[DATA SHOWN — start]

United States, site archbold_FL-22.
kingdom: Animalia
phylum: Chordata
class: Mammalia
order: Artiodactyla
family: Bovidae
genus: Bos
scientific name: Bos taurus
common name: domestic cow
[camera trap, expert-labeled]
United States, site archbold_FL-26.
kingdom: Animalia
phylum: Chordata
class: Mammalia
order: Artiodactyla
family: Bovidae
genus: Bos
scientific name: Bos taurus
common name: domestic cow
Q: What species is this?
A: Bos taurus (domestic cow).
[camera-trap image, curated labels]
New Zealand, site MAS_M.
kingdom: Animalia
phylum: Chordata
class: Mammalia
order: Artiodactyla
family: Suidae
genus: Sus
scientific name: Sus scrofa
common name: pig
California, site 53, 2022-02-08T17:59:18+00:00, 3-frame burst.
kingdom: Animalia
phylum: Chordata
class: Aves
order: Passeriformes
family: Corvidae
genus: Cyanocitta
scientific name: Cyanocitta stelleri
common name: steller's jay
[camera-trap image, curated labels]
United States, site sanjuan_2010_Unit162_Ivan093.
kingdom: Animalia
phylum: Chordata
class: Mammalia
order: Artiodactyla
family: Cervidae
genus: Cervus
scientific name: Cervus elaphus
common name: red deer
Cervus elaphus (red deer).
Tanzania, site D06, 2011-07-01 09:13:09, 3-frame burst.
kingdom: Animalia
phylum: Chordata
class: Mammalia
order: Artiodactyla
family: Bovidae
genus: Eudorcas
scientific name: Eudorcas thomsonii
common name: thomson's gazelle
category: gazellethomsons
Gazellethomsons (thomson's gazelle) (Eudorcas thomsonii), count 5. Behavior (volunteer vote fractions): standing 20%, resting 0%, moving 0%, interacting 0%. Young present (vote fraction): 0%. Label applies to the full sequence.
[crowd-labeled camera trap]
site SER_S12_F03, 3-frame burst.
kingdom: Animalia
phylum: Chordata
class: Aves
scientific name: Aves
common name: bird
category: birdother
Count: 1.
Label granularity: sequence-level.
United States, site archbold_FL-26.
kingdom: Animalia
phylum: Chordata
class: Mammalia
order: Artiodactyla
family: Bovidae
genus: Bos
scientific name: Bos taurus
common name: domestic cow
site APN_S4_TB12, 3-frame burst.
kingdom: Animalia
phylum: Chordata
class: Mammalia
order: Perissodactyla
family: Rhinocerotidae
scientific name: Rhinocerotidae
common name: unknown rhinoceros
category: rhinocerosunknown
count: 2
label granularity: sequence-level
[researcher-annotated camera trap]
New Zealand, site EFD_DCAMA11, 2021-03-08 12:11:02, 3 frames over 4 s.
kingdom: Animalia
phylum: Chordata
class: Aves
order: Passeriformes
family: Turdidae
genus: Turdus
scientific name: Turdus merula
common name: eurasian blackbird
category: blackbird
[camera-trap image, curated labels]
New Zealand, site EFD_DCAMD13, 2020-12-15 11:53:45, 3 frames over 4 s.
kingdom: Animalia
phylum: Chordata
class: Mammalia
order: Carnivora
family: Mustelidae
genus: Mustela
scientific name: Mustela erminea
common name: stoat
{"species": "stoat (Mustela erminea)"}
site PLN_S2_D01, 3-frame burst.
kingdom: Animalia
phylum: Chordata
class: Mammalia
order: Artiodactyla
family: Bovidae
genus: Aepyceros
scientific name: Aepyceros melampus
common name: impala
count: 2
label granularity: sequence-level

[DATA SHOWN — finish]

** PROMPT **
When you reply, retype each line exactly as it appears above.

** RESULT OF THIS TASK **
United States, site archbold_FL-22.
kingdom: Animalia
phylum: Chordata
class: Mammalia
order: Artiodactyla
family: Bovidae
genus: Bos
scientific name: Bos taurus
common name: domestic cow
[camera trap, expert-labeled]
United States, site archbold_FL-26.
kingdom: Animalia
phylum: Chordata
class: Mammalia
order: Artiodactyla
family: Bovidae
genus: Bos
scientific name: Bos taurus
common name: domestic cow
Q: What species is this?
A: Bos taurus (domestic cow).
[camera-trap image, curated labels]
New Zealand, site MAS_M.
kingdom: Animalia
phylum: Chordata
class: Mammalia
order: Artiodactyla
family: Suidae
genus: Sus
scientific name: Sus scrofa
common name: pig
California, site 53, 2022-02-08T17:59:18+00:00, 3-frame burst.
kingdom: Animalia
phylum: Chordata
class: Aves
order: Passeriformes
family: Corvidae
genus: Cyanocitta
scientific name: Cyanocitta stelleri
common name: steller's jay
[camera-trap image, curated labels]
United States, site sanjuan_2010_Unit162_Ivan093.
kingdom: Animalia
phylum: Chordata
class: Mammalia
order: Artiodactyla
family: Cervidae
genus: Cervus
scientific name: Cervus elaphus
common name: red deer
Cervus elaphus (red deer).
Tanzania, site D06, 2011-07-01 09:13:09, 3-frame burst.
kingdom: Animalia
phylum: Chordata
class: Mammalia
order: Artiodactyla
family: Bovidae
genus: Eudorcas
scientific name: Eudorcas thomsonii
common name: thomson's gazelle
category: gazellethomsons
Gazellethomsons (thomson's gazelle) (Eudorcas thomsonii), count 5. Behavior (volunteer vote fractions): standing 20%, resting 0%, moving 0%, interacting 0%. Young present (vote fraction): 0%. Label applies to the full sequence.
[crowd-labeled camera trap]
site SER_S12_F03, 3-frame burst.
kingdom: Animalia
phylum: Chordata
class: Aves
scientific name: Aves
common name: bird
category: birdother
Count: 1.
Label granularity: sequence-level.
United States, site archbold_FL-26.
kingdom: Animalia
phylum: Chordata
class: Mammalia
order: Artiodactyla
family: Bovidae
genus: Bos
scientific name: Bos taurus
common name: domestic cow
site APN_S4_TB12, 3-frame burst.
kingdom: Animalia
phylum: Chordata
class: Mammalia
order: Perissodactyla
family: Rhinocerotidae
scientific name: Rhinocerotidae
common name: unknown rhinoceros
category: rhinocerosunknown
count: 2
label granularity: sequence-level
[researcher-annotated camera trap]
New Zealand, site EFD_DCAMA11, 2021-03-08 12:11:02, 3 frames over 4 s.
kingdom: Animalia
phylum: Chordata
class: Aves
order: Passeriformes
family: Turdidae
genus: Turdus
scientific name: Turdus merula
common name: eurasian blackbird
category: blackbird
[camera-trap image, curated labels]
New Zealand, site EFD_DCAMD13, 2020-12-15 11:53:45, 3 frames over 4 s.
kingdom: Animalia
phylum: Chordata
class: Mammalia
order: Carnivora
family: Mustelidae
genus: Mustela
scientific name: Mustela erminea
common name: stoat
{"species": "stoat (Mustela erminea)"}
site PLN_S2_D01, 3-frame burst.
kingdom: Animalia
phylum: Chordata
class: Mammalia
order: Artiodactyla
family: Bovidae
genus: Aepyceros
scientific name: Aepyceros melampus
common name: impala
count: 2
label granularity: sequence-level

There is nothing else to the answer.